For more information, contact:

Aaron Steele, Co-Owner

 Goats On The Go, LC




Goat groundskeepers get golf course tidy in Central Iowa

Of all the challenges that golf presents, avoiding a herd of goats with your tee shot is typically not one. But golfers who played The Harvester Golf Club northeast of the Des Moines metro this summer have experienced that unique hazard.

With the assistance of Goats On The Go, a targeted grazing company based in Ames, The Harvester applied 75 goats to the rough areas of the course, targeting invasive brush and grasses like reed canary grass. The plants were choking areas of the course that were intended to be playable.

“The course was designed to have fine fescue roughs that players could hit their balls out of,” said course superintendent, Joel Randall, “but those areas have started to fill in with other vegetation.” The goats munch away at the roughs, thinning the vegetation to keep it neither too rough nor closely-cropped, all without chemical sprays and mowing. They’ve also been employed to attack brush thickets at the edges of the course.

“Goats are amazing creatures,” says Aaron Steele, co-owner of Goats On The Go.  “They like to eat weeds and brush more than turf grasses, which make them ideal for a golf course, and they can save the course a lot of money by cutting the use of chemicals.”

The goats are concentrated in areas with the biggest vegetation problems through the use of portable electric fencing and a solar power source. They are rotated around the course in a couple of different groups, staying in any one location only a few days at a time. “We weren’t sure how many goats it would take, but after our success with them this summer we’d like to have even more,” says Randall.

Goats On The Go, which launched in 2012, sourced the goats for The Harvester, which owns them.

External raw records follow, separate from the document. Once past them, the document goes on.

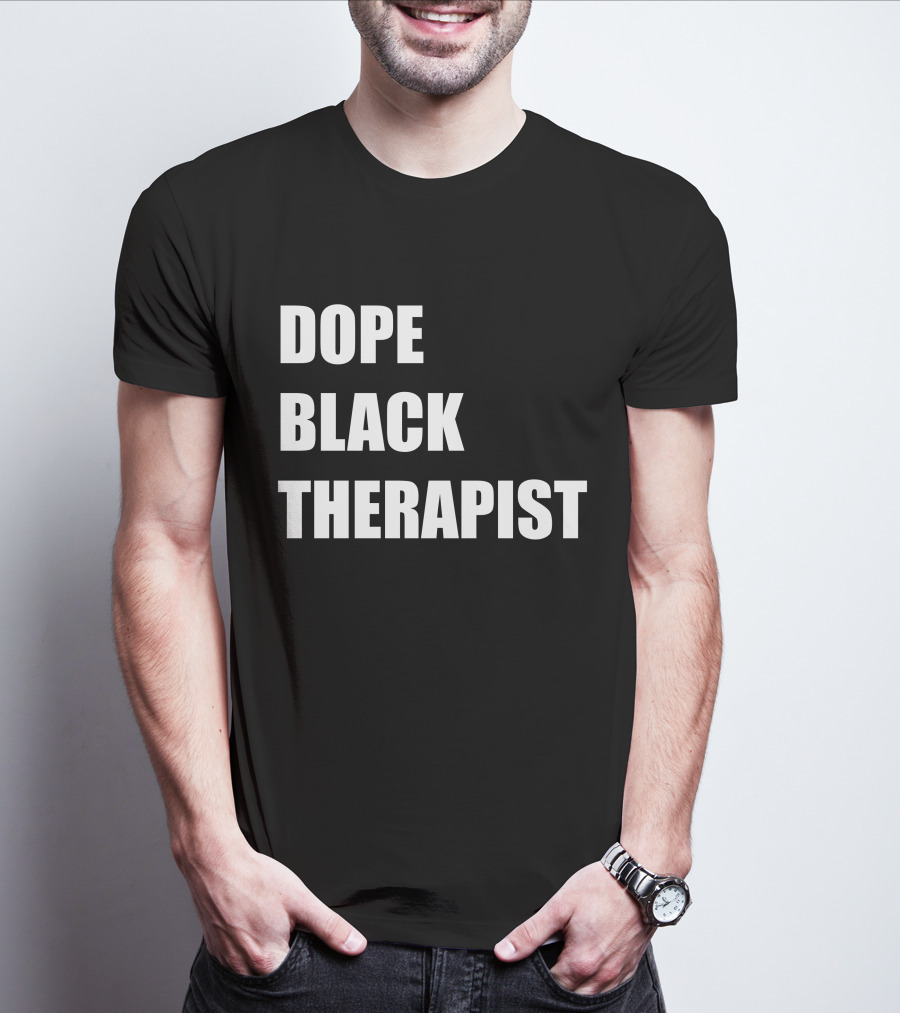 Conspiracylife Dope Black Therapist Empowerment T-Shirt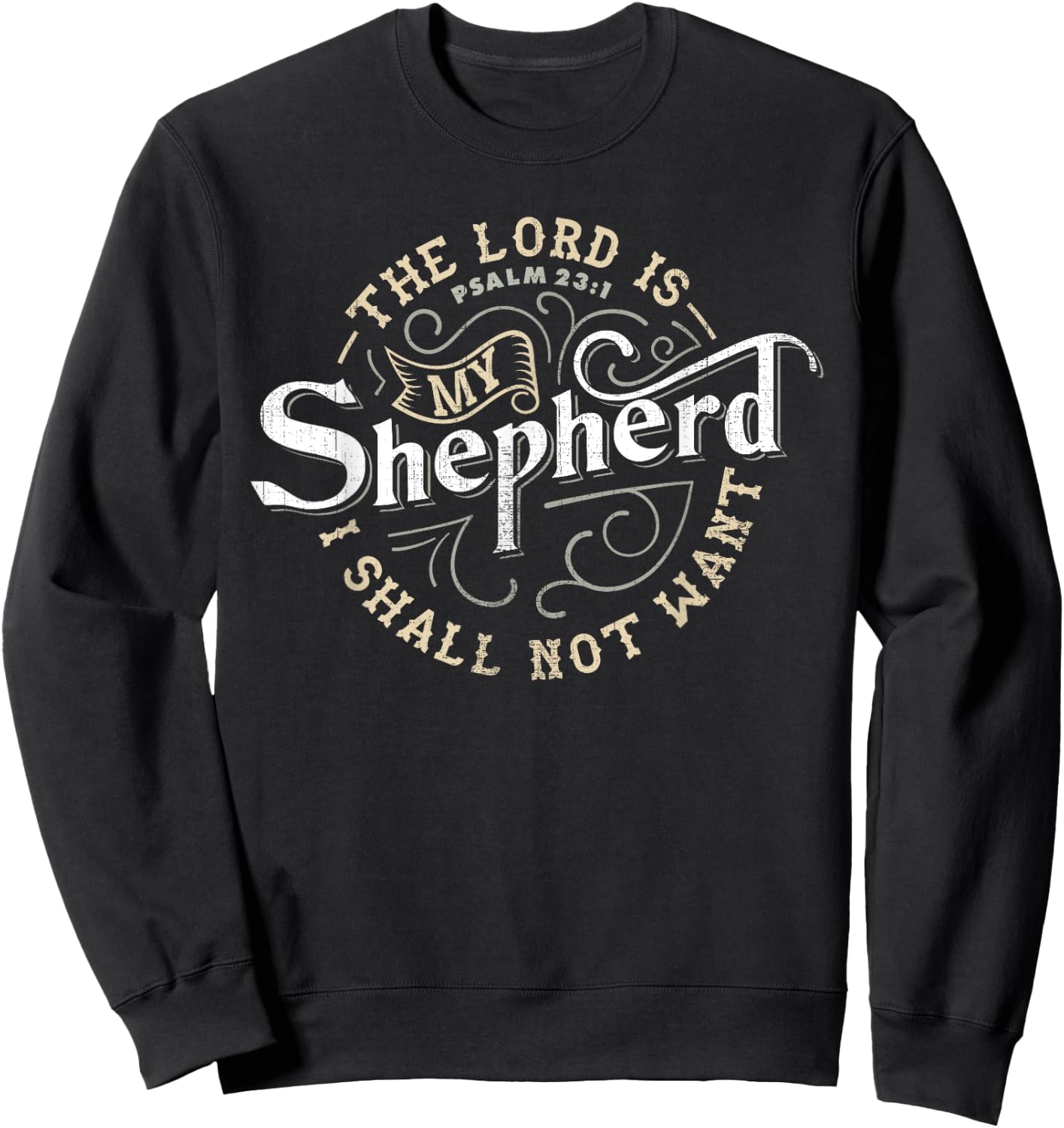 The Lord is My Shepherd t Shirt for Christian Men & Women Sweatshirt - Sweatshirt | Black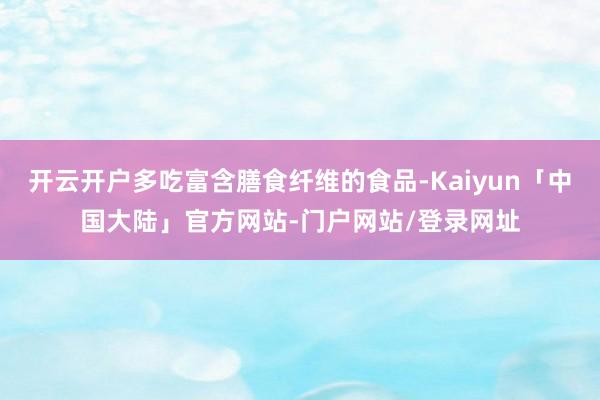 开云开户多吃富含膳食纤维的食品-Kaiyun「中国大陆」官方网站-门户网站/登录网址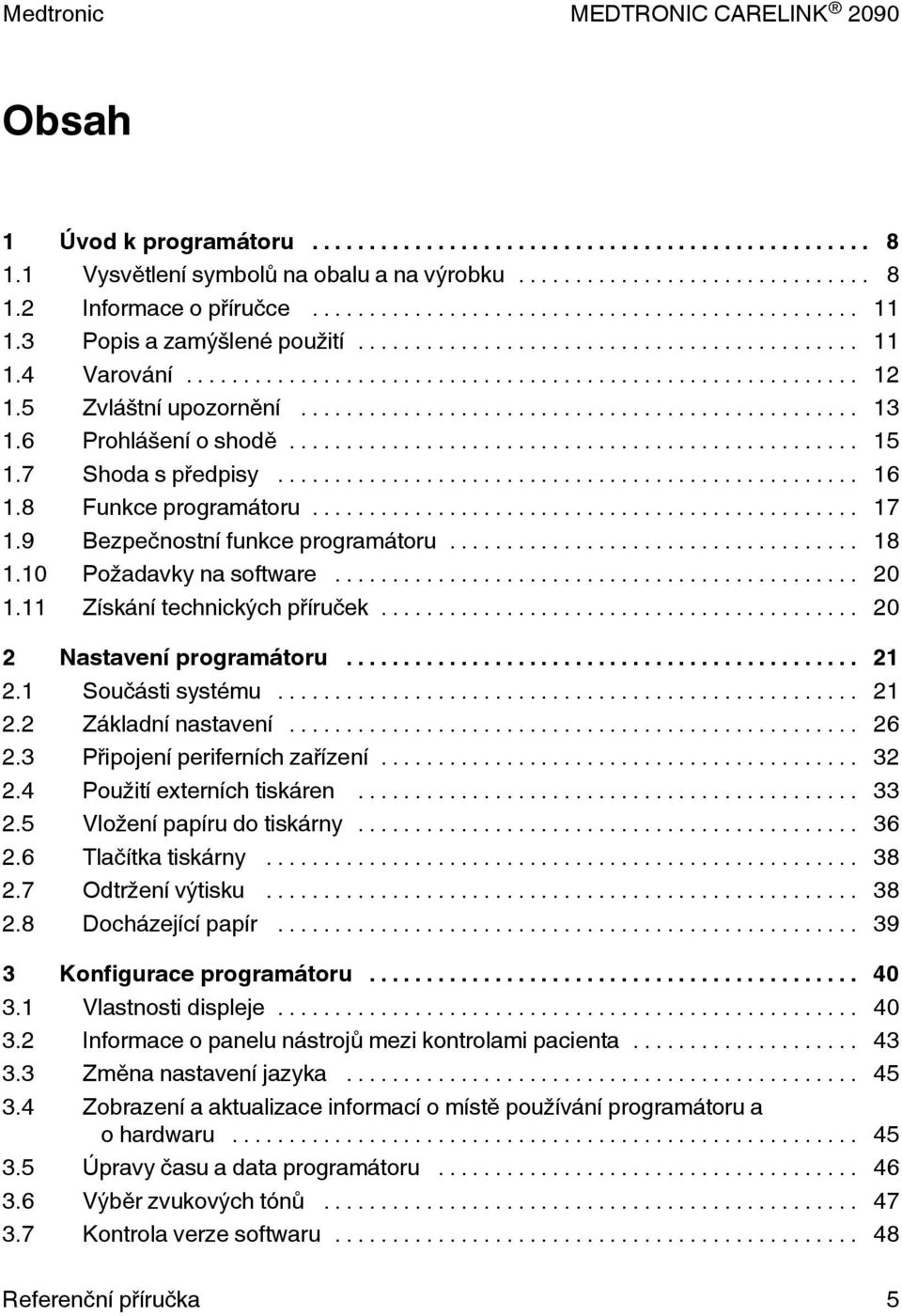 .. 20 2 Nastavení programátoru... 21 2.1 Součásti systému... 21 2.2 Základní nastavení... 26 2.3 Připojení periferních zařízení... 32 2.4 Použití externích tiskáren... 33 2.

It also trained the golf course staff to manage the herd and provided insight on vegetation control and goat care throughout the first season of the grazing experiment. “This was a new role for us,” said Steele. “We typically rent our own goats to customers and manage the grazing project for them. But this made perfect sense for The Harvester, since it is such a big property which will need goats year after year. We see so much value in using goats for vegetation control that we’ll help a customer in any way we can.”

So what do golfers think of the new groundskeepers? “They really seem to like them. They’ll hit their shots and then stand around and watch the goats,” Randall said. “It’s really peaceful.”

That’s great for the ambiance, but not great for the pace of play. Golfers are reminded that etiquette demands goat gawkers let others play through.